A revogação da Norma 4, aprovada pela Anatel e com efeitos previstos para janeiro de 2027, foi duramente criticada por entidades representativas do setor de internet durante painel da Futurecom 2025, realizado nesta quinta-feira, 2. O principal ponto de tensão é a ausência de debate público estruturado antes da decisão, somada à percepção de que a medida compromete a governança da internet no Brasil ao fundir, na prática, serviços distintos — como conexão e telecomunicações — sob um único marco regulatório.
Renata Mielli, coordenadora do Comitê Gestor da Internet no Brasil (CGI.br), destacou que a Norma 4 não é apenas uma regulação técnica, mas um instrumento que estruturou o ecossistema da internet no país desde os anos 1990. “Ela surgiu no contexto do início da internet comercial e dialogava com outras normas que se complementavam. A revogação da 4, sem debate, compromete esse equilíbrio histórico”, afirmou.
Segundo Mielli, a decisão de transformar integralmente a camada de conexão em telecomunicação abre um precedente que compromete a separação entre infraestrutura e aplicações. “Se tudo passar a ser telecom, IP vai virar telecom? Nome de domínio também?”, questionou. Para ela, a medida ameaça a governança multissetorial já consolidada.

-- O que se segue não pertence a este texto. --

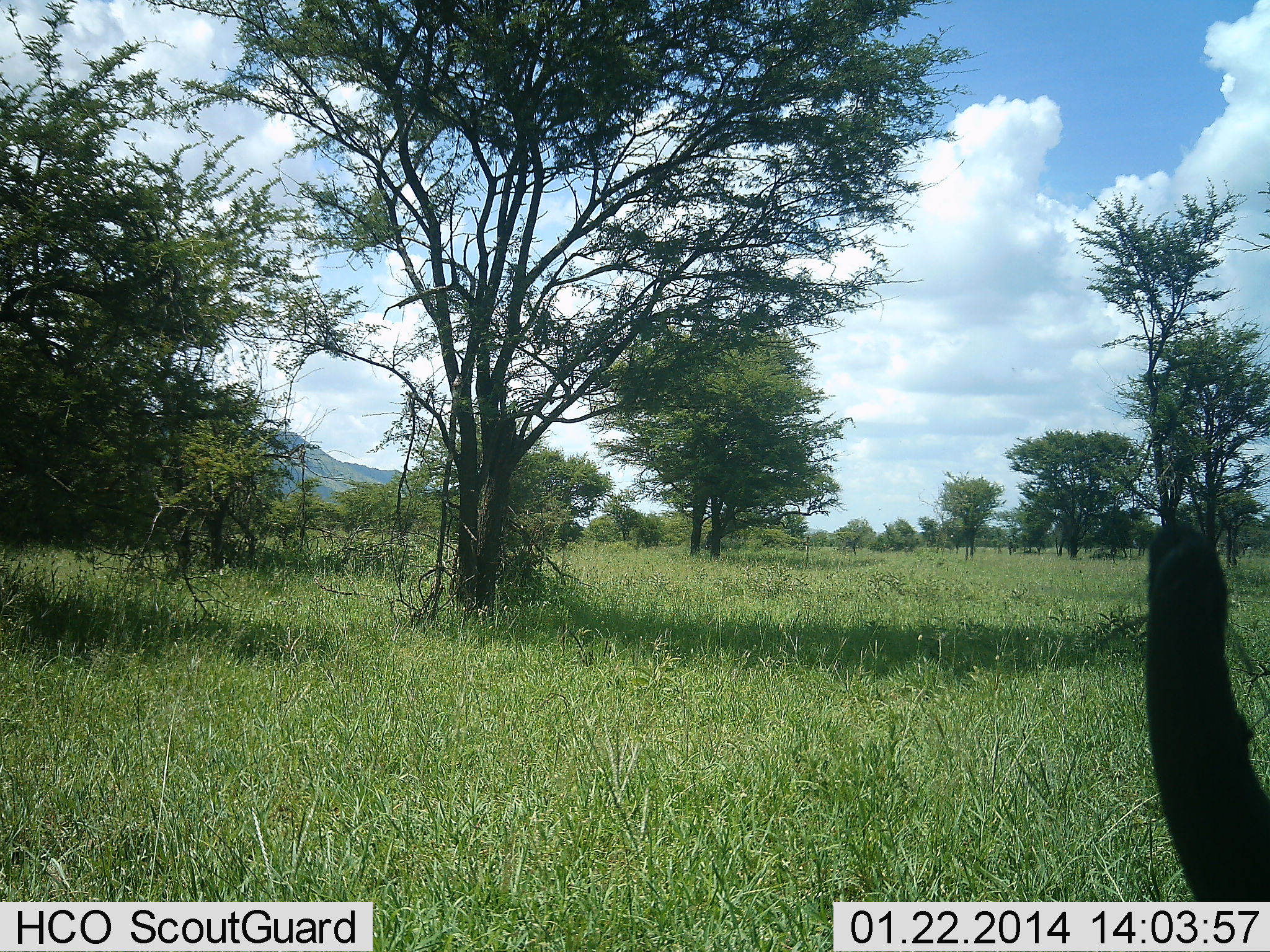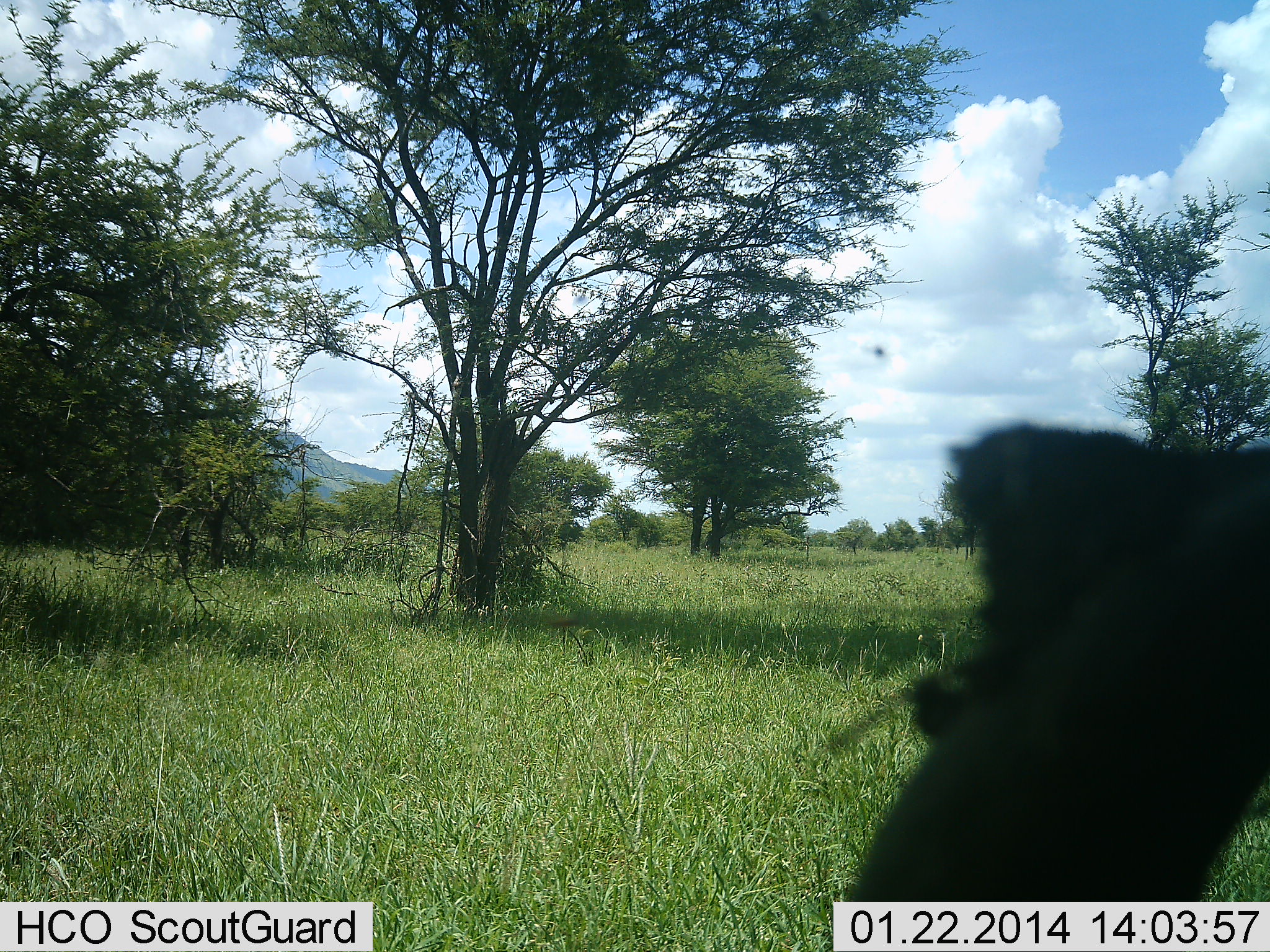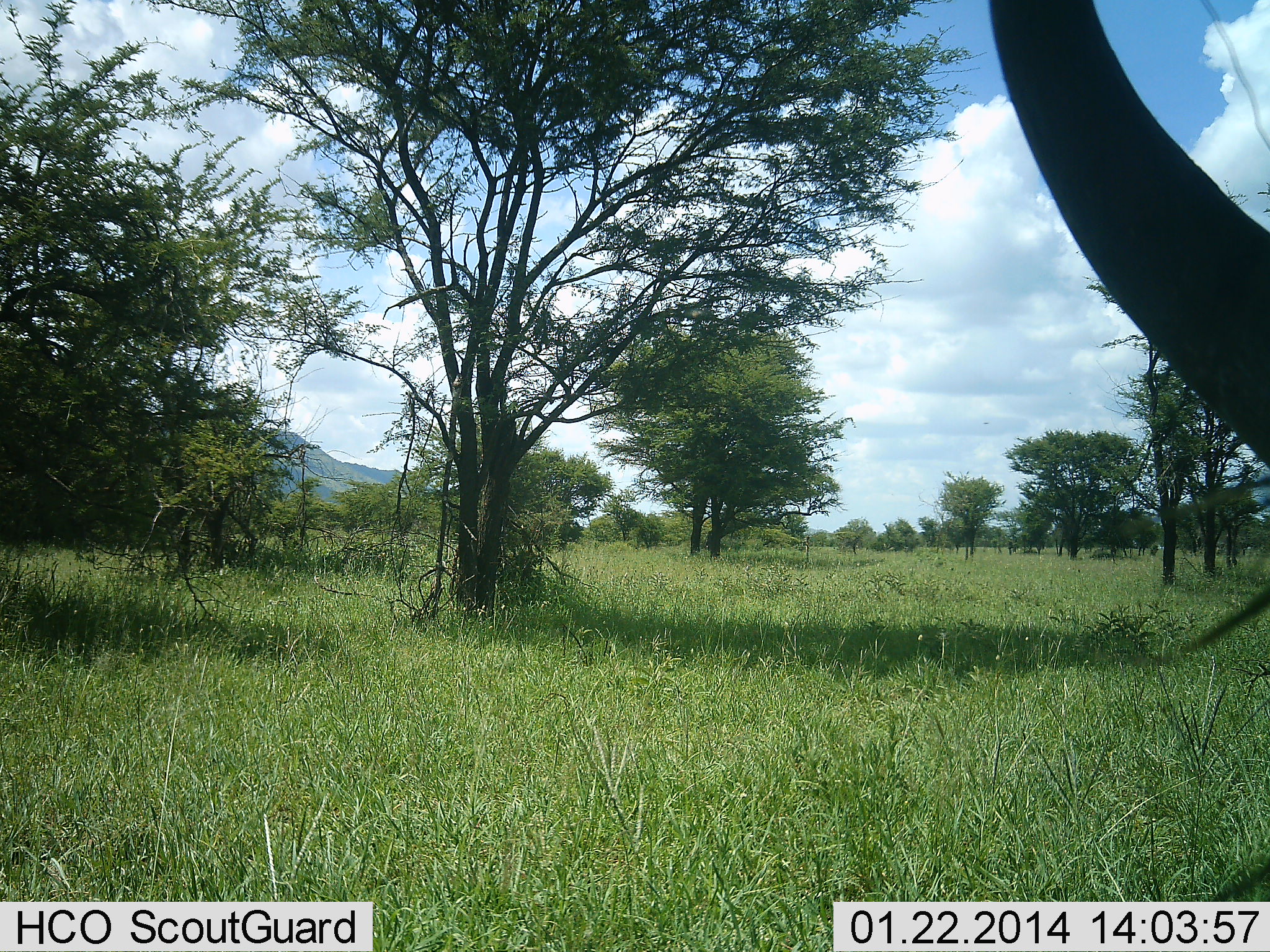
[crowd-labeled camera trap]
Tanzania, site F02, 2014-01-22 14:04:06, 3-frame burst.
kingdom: Animalia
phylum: Chordata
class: Mammalia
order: Proboscidea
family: Elephantidae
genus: Loxodonta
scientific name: Loxodonta africana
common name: african bush elephant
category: elephant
Elephant (african bush elephant) (Loxodonta africana), count 1. Behavior (volunteer vote fractions): standing 67%, resting 0%, moving 17%, interacting 17%. Young present (vote fraction): 0%. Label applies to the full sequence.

Críticas à motivação tributária e riscos à inovação
Gil Torquato, presidente da Abranet, reforçou que a Norma 4 é um marco de referência e foi fundamental para o crescimento da internet brasileira — sobretudo para os provedores regionais, que hoje compõem a maior parte do mercado de banda larga. “Se tem uma norma que funciona, que foi exemplo para o mundo, não tem por que mexer”, afirmou. Para ele, o argumento da simplificação tributária usado pela Anatel não é suficiente para justificar a extinção do SCI: “Isso tem que ser discutido de forma mais ampla. O debate público é fundamental.”
Na avaliação da Abranet, a revogação desestrutura o modelo que diferencia a estrada (infraestrutura de telecomunicações) dos veículos (os serviços de valor adicionado que trafegam sobre ela). “Confundir os dois compromete a inovação, a liberdade de escolha do usuário e a diversidade de modelos de negócios”, defendeu Torquato.
Cristiane Sanches, conselheira da Abrint, destacou que o impacto sobre os pequenos provedores (ISPs) pode ser ainda maior. “A Norma 4 é extremamente sensível para os provedores regionais. Ela não se resume à questão tributária. Está relacionada à própria governança da internet e à garantia de conectividade significativa para o país”, apontou. Segundo ela, a Abrint tem observado com atenção o processo de regularização de empresas — que já somam 16 mil no país — e teme que a mudança no marco regulatório prejudique esse avanço.
Contraponto das operadoras
Representando as operadoras, Diogo Della Torres, da Conexis, apresentou uma leitura distinta sobre a revogação. Ele reconheceu a importância histórica da Norma 4, mas defendeu que a medida coloca o regulamento em linha com a realidade atual do mercado. “Muito se fala da regulação da IA. De alguma forma e do ponto de vista da engenharia, a Norma 4 estabelece o SVA e a comunicação à internet como SVA, e atualmente a conexão à internet já é um serviço de telecom. Na prática, a agência coloca o regulamento em linha com o que existe”, disse.
Para Della Torres, a separação entre SVA e telecomunicações persiste, e não há lacunas regulatórias. “O SVA não deixou de existir, mas não parece fazer sentido que o serviço de internet seja um valor adicionado se é um serviço principal”, afirmou. Ele também defendeu que, além da Norma 4, o setor precisa olhar para novos desafios, como a aplicação de políticas públicas, segurança do trabalhador, letramento digital e segurança do ambiente digital.
Clima de insegurança jurídica e apelo por reabertura do debate
Amanda de Fátima Ferreira, gerente de novos negócios da TelComp, apontou que o desconforto gerado pela revogação decorre da falta de aprofundamento técnico antes da decisão. “Faltam estudos específicos e mais diálogo. Do lado da agência e do setor, é preciso construir uma discussão mais fundamentada para garantir segurança jurídica”, afirmou. A TelComp, que representa prestadoras competitivas de diversos perfis, defende que o processo de simplificação regulatória precisa considerar o conjunto de normas e não ser conduzido de forma isolada.
Mesmo com a medida já formalizada, os participantes do painel foram unânimes ao defender que ainda há tempo para ajustes. Os especialistas também concordaram que a decisão deve priorizar o interesse público e considerar os impactos para a sociedade como um todo, e não apenas para setores específicos. “O tema não está encerrado. Até 2027, podemos construir alternativas que preservem a lógica histórica da regulação, adequem a tributação e garantam um ambiente competitivo para a internet no Brasil”, concluiu Mielli.